Hier matin, invité par Jean-Jacques Bourdin sur les antennes de BFM TV et de RMC, alors que ce dernier vous demandait comment faire face aux élèves qui avaient refusé d’observer la minute de silence en l’honneur des victimes de l’attentat à Charlie Hebdo vous avez dit : « Il ne faut pas l’accepter ; je ne comprends pas qu’un certain nombre de chefs d’établissement aient cédé ». Votre ton laissait apparaître une certaine mauvaise humeur envers ces derniers, comme s’ils avaient manqué à leurs devoirs élémentaires.
Bien évidemment, la non-observance de ce moment de commémoration et, pis, sa perturbation, heurtent ma conception de la République et du respect dû aux morts. Mais, permettez-moi de vous écrire néanmoins que votre mise en cause des chefs d’établissements me paraît plutôt malvenue pour ne pas dire davantage. Monsieur le Premier Ministre, avez-vous seulement mesuré l’ampleur du phénomène que vous décrivait Jean-Jacques Bourdin ? Si le ministère de l’Education Nationale a donné le chiffre de soixante-dix établissements perturbés, on peut se douter qu’ils étaient bien plus nombreux, tant la minimisation de ce genre de comportements fait figure de discipline olympique rue de Grenelle depuis trop d’années. Mais dans certains collèges ou lycées, c’était parfois les trois-quarts d’une même classe qui refusaient de faire silence. Qu’auriez-vous fait si vous aviez été proviseur dans un lycée francilien où de telles proportions étaient enregistrées ? Vous auriez fait appel à des cars de CRS pour tous les emmener au poste ? Vous auriez procédé à l’exclusion de plus de la moitié des élèves de votre établissement ?

========

* _Vos tâches_
1. Traduisez en anglais cette phrase de l'extrait : « Monsieur le Premier Ministre, avez-vous seulement mesuré l'ampleur du phénomène que vous décrivait Jean-Jacques Bourdin ? »
2. Indiquez uniquement le nombre de lignes des enregistrements où figure le mot « painted ».

Extraits d'un jeu de données spatiales:
========

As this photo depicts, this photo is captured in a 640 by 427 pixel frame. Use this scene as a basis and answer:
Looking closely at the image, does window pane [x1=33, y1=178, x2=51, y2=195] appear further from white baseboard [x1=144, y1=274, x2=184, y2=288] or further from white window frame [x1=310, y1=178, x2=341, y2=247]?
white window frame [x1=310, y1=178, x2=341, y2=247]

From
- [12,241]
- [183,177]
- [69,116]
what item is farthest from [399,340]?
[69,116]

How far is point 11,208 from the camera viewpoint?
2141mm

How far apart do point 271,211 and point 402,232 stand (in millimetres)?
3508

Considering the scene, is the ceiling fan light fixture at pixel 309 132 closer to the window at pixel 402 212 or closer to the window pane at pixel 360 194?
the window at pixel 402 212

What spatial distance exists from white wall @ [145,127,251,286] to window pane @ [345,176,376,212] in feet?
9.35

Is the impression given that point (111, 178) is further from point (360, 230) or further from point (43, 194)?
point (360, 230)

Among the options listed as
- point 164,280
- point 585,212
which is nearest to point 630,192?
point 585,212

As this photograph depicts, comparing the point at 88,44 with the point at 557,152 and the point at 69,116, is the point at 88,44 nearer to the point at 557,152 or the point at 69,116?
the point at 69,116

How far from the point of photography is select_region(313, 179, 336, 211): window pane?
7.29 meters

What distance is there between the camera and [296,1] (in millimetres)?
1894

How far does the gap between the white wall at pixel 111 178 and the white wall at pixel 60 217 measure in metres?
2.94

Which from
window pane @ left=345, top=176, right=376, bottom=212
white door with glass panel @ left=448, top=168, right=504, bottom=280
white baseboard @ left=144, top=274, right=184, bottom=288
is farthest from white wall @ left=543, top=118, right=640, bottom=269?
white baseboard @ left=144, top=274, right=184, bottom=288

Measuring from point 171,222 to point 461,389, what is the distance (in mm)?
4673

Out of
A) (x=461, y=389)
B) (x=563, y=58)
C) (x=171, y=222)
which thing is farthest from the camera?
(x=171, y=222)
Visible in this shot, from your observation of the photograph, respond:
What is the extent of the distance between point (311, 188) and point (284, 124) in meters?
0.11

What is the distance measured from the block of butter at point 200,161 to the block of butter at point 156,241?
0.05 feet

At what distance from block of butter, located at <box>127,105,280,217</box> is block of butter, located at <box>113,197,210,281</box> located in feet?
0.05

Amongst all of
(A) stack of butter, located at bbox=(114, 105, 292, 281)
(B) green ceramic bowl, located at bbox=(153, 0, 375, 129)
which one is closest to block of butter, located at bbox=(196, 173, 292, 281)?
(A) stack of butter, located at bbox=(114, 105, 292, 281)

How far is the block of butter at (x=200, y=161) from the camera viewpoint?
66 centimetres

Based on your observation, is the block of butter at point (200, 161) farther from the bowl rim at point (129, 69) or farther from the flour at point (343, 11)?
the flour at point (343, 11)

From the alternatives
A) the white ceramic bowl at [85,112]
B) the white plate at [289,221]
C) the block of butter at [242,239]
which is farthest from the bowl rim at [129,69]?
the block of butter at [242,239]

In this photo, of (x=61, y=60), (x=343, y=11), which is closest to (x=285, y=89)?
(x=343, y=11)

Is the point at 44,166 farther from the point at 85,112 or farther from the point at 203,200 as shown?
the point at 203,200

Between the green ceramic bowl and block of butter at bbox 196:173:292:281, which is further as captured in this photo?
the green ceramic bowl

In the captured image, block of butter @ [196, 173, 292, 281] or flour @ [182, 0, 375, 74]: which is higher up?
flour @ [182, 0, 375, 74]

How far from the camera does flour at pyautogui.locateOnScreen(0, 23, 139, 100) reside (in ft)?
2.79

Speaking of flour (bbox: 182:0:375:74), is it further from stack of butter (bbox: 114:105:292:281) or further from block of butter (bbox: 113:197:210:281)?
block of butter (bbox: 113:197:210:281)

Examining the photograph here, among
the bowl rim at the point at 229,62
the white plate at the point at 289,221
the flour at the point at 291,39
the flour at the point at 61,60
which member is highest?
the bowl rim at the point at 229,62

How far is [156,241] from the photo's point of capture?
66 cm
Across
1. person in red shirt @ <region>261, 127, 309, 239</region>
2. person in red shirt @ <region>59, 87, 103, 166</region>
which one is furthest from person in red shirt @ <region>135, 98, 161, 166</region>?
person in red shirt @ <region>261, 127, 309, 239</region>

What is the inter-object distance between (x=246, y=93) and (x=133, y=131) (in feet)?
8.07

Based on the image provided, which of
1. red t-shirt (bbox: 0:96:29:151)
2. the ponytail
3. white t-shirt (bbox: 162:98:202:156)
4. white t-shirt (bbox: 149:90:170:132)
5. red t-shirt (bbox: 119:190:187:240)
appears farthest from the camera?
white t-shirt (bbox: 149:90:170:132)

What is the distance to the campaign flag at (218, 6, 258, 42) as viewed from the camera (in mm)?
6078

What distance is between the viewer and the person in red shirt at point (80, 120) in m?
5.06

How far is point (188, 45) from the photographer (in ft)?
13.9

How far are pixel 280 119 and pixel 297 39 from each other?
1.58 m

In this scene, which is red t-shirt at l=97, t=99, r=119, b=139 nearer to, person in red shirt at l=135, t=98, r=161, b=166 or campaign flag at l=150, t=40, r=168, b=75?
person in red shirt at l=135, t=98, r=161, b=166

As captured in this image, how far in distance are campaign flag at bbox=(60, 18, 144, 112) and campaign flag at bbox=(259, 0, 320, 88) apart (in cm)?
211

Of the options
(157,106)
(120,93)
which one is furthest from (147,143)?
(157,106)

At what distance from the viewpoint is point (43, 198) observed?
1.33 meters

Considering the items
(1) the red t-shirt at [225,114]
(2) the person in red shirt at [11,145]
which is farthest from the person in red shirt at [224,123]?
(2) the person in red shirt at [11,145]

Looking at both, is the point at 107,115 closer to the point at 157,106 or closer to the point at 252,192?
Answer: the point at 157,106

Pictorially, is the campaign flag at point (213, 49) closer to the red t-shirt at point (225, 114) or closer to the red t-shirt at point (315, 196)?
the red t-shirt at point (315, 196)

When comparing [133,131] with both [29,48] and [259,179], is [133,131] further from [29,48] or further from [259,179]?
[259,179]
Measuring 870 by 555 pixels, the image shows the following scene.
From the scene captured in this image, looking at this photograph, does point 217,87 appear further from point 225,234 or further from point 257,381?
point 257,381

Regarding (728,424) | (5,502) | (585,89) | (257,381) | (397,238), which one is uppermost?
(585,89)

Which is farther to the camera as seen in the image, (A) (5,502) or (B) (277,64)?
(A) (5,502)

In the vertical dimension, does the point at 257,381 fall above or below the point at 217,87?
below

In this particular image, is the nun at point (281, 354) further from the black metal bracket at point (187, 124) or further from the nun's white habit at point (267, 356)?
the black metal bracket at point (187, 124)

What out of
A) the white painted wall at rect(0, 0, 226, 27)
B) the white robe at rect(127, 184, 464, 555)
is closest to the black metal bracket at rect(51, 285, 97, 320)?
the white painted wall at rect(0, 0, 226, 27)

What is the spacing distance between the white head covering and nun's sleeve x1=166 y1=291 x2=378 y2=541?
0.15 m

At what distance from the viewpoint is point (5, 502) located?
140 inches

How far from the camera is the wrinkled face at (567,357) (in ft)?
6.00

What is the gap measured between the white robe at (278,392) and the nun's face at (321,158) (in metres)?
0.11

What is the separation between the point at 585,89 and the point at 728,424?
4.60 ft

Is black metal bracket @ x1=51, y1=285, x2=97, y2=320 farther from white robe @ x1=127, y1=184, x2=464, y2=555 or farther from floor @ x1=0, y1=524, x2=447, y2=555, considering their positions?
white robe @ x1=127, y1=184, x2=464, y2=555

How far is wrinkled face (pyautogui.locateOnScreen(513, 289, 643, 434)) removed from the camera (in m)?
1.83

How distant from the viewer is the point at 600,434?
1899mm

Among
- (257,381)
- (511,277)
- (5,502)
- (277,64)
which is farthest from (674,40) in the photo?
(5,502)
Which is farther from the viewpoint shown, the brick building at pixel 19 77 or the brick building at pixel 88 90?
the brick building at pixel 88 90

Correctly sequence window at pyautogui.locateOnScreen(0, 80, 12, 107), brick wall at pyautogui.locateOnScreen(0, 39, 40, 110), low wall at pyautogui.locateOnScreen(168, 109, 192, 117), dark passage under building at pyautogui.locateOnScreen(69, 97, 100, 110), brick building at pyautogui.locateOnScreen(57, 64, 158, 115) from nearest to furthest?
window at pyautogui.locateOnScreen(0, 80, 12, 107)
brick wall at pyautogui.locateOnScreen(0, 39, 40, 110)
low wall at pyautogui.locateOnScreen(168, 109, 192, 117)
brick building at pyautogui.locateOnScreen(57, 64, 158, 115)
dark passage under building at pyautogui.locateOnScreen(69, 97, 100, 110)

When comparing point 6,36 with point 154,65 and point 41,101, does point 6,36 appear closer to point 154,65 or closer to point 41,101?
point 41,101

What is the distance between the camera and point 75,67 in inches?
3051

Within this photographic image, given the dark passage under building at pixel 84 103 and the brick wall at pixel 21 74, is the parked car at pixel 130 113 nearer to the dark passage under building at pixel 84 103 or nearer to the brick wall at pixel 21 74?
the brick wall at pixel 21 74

========

* _Réponses aux tâches_
1. Prime Minister, have you even gauged the scale of the phenomenon that Jean-Jacques Bourdin was describing to you?

2. 2